UNICEF embraces Square’s $Cashtags to raise funds for Nepal
The United Nations Children’s Fund quickly initiated a mobile program to raise funds to help the survivors of the recent devastating earthquake in Nepal, and while text-to-give is still playing an important role for the nonprofit, its strategy is evolving with a bigger focus on social commerce, including $Cashtags from Square.
Square introduced $Cashtags last month, enabling anyone to create a personalized name, such as $Unicef, to get paid through Square’s online payments. Including the $unicef tag in social media posts enables mobile users to quickly make a donation.
“We are looking at mobile not as a place to convert but also as a place to start conversations,” said Chris Maddocks, managing director of digital fundraising at the U.S. Fund for UNICEF. “Before, it was putting a short code on an ad or a tweet. It was a little bit of a spray strategy.
“One of the things that has changed the most is that mobile commerce has really move forward so much,” he said. “We’ve been working with Square and Cashtags, a frictionless approach to commerce.
“Before you had to get people from a tweet or post to a transaction. Now we are able to do it in a very, very streamlined way.”
Instead of having to copy and paste a short code off of Twitter, users can click on the $unicef tag in a tweet to be taken to a page where they can input how much they want to donate and their debit card number and be done.
The process also builds in shareability, with users able to share about their donations with friends.
UNICEF expects to see approximately 20 percent of donations for the Nepal earthquake to come from mobile. However, if the situation becomes more critical, that number could increase.
“As it becomes more dire, as people are moved to give wherever they have happen to be as opposed to when they see an ad, I expect to see a fairly large shift to mobile,” Mr. Maddocks said.
Text-to-give was a large focus for nonprofits in the years immediately following the devastating 2010 earthquake in Haiti, when organizations such as the Red Cross were taken by surprise by the tens of millions of dollars that were donated via mobile.
However, text-to-give’s role has changed in the past couple of years following a decision by the major wireless carriers to stop supporting premium SMS. While premium is still supported for nonprofits, the business ecosystem around premium SMS has scaled back significantly.
At the same time, nonprofits’ mobile strategies have matured, with many now recognizing shortcomings with text-to-give, such as challenges initiating an ongoing relationship with first-time donors when they donate in this manner.
Text-to-give typically involves alerting consumers that they can text a keyword to a short code to easily make a $5 or $10 donation, with the amount applied to their mobile phone bill.

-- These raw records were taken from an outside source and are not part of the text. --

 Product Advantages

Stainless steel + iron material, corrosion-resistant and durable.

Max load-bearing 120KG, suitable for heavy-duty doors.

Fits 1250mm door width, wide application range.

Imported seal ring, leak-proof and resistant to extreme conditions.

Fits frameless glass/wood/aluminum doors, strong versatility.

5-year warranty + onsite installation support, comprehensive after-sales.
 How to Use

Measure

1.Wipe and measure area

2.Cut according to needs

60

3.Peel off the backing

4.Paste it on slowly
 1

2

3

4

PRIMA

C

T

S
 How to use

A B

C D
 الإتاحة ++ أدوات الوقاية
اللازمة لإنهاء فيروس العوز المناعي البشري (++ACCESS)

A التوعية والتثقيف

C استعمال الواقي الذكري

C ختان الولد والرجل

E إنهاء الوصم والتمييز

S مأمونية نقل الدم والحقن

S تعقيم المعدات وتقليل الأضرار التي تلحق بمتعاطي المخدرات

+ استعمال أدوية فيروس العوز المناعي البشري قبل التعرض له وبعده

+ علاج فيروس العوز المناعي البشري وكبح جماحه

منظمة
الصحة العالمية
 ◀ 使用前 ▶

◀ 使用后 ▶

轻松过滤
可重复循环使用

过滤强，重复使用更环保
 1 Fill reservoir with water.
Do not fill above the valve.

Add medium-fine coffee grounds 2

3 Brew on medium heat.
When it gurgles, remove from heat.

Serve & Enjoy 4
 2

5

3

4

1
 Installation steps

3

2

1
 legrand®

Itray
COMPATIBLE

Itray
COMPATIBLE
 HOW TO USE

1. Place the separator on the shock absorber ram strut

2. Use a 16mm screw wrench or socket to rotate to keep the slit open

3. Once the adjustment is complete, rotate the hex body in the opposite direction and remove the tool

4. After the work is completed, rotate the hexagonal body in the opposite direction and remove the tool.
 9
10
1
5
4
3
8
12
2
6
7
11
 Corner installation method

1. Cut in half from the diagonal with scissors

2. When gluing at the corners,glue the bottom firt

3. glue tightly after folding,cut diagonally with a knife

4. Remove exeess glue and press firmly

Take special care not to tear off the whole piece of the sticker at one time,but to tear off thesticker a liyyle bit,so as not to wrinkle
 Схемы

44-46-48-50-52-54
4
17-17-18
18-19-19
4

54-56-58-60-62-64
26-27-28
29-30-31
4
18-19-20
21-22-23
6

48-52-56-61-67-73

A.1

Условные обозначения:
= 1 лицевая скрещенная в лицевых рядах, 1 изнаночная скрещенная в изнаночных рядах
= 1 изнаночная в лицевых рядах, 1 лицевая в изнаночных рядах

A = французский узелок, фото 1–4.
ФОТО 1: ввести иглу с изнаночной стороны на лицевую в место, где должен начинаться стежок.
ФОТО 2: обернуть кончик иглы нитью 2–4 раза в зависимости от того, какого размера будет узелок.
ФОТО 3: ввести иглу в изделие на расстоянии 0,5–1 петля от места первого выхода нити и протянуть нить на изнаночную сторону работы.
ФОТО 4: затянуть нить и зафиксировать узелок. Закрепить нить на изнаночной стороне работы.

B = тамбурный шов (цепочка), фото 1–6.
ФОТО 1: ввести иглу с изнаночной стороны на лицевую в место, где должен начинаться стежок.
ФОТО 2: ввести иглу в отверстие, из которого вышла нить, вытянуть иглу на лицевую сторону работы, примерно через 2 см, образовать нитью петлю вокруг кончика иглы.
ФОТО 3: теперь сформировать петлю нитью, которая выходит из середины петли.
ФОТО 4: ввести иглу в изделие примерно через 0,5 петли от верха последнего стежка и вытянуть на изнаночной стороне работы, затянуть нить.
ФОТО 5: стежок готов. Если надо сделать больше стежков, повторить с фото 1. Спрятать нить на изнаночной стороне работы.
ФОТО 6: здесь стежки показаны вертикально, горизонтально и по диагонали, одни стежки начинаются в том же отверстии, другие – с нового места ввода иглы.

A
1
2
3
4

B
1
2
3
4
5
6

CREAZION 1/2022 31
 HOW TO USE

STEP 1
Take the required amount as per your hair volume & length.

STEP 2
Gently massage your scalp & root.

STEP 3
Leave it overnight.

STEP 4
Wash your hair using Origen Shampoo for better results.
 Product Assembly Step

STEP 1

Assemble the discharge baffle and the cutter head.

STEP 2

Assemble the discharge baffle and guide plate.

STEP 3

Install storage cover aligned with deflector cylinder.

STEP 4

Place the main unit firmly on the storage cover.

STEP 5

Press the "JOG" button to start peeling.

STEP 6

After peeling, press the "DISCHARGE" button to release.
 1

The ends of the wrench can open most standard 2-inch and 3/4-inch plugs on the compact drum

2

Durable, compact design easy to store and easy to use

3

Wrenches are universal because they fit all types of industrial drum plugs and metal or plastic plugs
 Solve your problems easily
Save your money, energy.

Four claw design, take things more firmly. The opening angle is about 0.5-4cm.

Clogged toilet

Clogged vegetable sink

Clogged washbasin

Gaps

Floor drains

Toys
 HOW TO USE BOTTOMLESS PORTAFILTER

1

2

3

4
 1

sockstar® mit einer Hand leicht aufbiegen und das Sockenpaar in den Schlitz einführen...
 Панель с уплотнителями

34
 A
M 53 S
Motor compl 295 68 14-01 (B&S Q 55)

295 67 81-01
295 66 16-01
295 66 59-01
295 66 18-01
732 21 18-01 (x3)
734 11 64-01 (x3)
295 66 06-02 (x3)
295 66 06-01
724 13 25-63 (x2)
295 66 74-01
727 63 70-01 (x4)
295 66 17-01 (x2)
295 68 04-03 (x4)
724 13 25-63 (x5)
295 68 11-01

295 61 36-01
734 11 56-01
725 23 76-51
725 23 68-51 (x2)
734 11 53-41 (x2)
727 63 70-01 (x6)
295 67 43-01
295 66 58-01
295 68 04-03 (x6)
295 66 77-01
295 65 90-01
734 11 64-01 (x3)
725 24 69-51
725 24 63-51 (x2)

These days, UNICEF is more likely to send out an SMS alert to its opted-in users and include a link that will take them to a mobile-optimized Web page where they can make a donation for whatever amount they want.
Following the Nepal earthquake, UNICEF sent out SMS alerts to opted-in users on April 25 and 27 with such links.
The organization still uses mobile giving keywords, primarily promoting these on social media and in press releases. For example, consumers can text the keyword Nepal to the short code 864233 to make a $10.
UNICEF also focuses on email to reach mobile users, with approximately 50 percent of the organization’s emails opened on a mobile device. Every email is mobile optimized as well as every donation form.
“We are still using text-to-give for disaster response, but in general, we are using that as a driver to get people to a mobile site that is responsive,” Mr. Maddocks said.
“We want them to be able to give as much as they feel charitable to give,” he said.